Dairy Marketing Practice | Contributing Columnist

 


From Isolation To Investment

Dan Strongin ASQ CMQ/OE Uncorporate Consultant

March 26, 2021


 

2020 was a year of Isolation, Loss and Risk. We were forced to become too connected by virtual networks, flashing in and out of Facebook, and Instagram in stretches of a few minutes. Virtually together, factually alone: no hugs, no laughing in groups. For many of us: loss. Even in my family we lost twin cousins in an absolutely cruel and unimaginable blow.

Nature is not kind, it just is. To us it can seem a blessing, and true to the root of the word Blessing, a wound.

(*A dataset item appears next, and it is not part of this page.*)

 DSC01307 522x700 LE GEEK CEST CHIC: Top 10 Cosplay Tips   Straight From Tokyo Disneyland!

On the other hand, I found hidden treasures in being forced to stay at home. I reconnected with family. My wife and I took in my mother-in-law. The things you have had to do to stay safe are hard for us, imagine for a person 85. For more than a year now, we have been taking care of each other, making sure we wash our hands and don’t touch our face! Things that irritated me in the past seem so unimportant. We rarely leave the house, so we had time to rediscover the intimacy of family.

As you may remember, if you read my last column, I volunteered part of my time to facilitating collaborative groups of small business owners: stores and cheese makers. I told them at the outset, that the two most successful food businesses I had worked with or for had started during the Great Depression.

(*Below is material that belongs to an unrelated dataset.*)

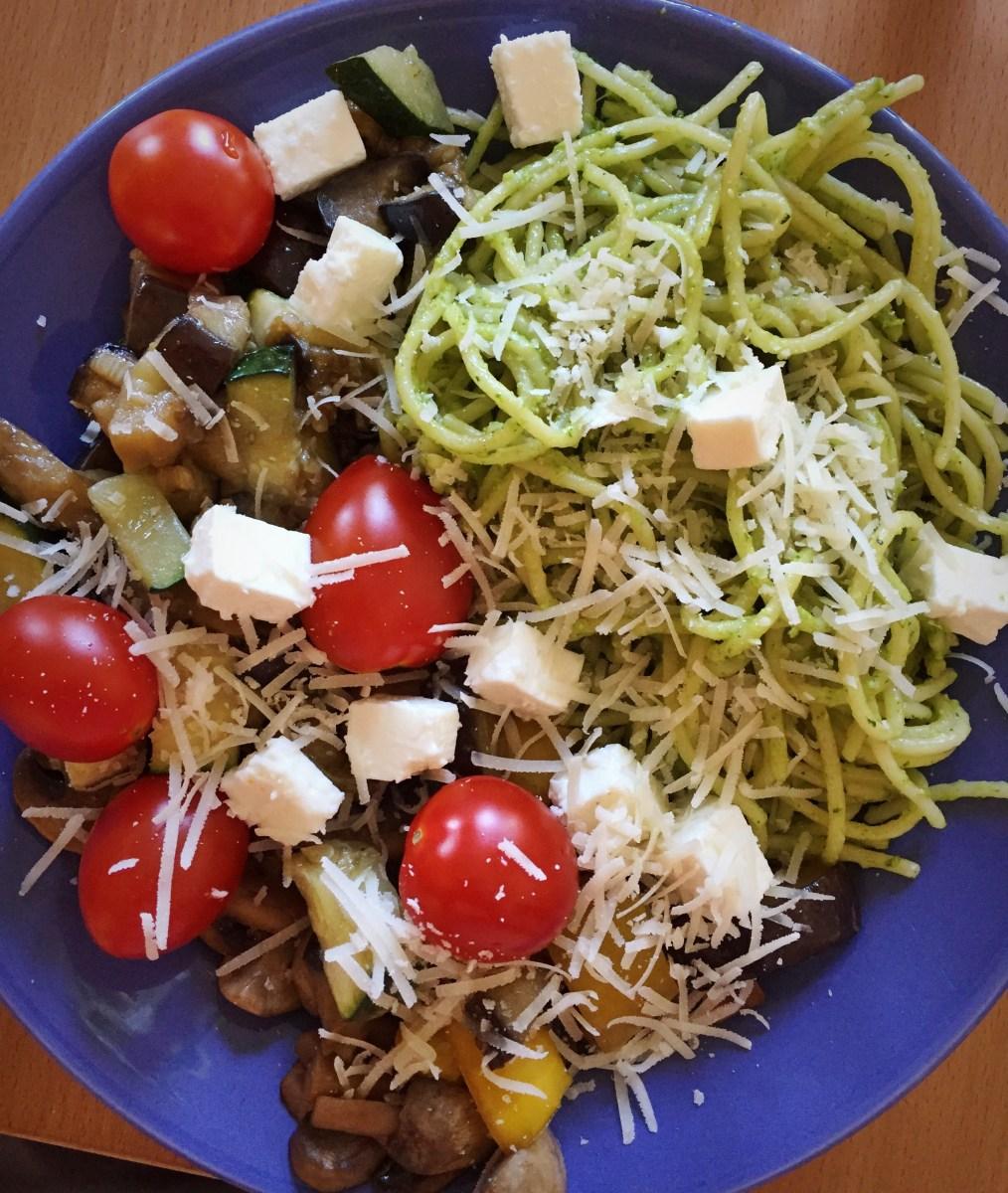 Veckans vegetariska: Pestopasta med frästa grönsaker och fetaost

Historically food does better than other industries, but there were dangers, and knowing what to do next can be nary on impossible when everything around you is constantly changing. All of them had to radically change how they do business overnight. No one can know what is going to happen when surrounded by chaos. Predicting is a waste of time. Our catchphrase became: Be Agile and Flexible, but Validate Quickly.

The core challenge was to find things that worked to generate enough revenue to survive, while protecting what is yours. It was a time to conserve, pivot, test and pounce. Working together in situations of very real danger can draw people together and draw out the best in them. Everyone in those groups has worked their you know whats off, but are in good shape financially. Only one of them got the coronovirus Covid 19.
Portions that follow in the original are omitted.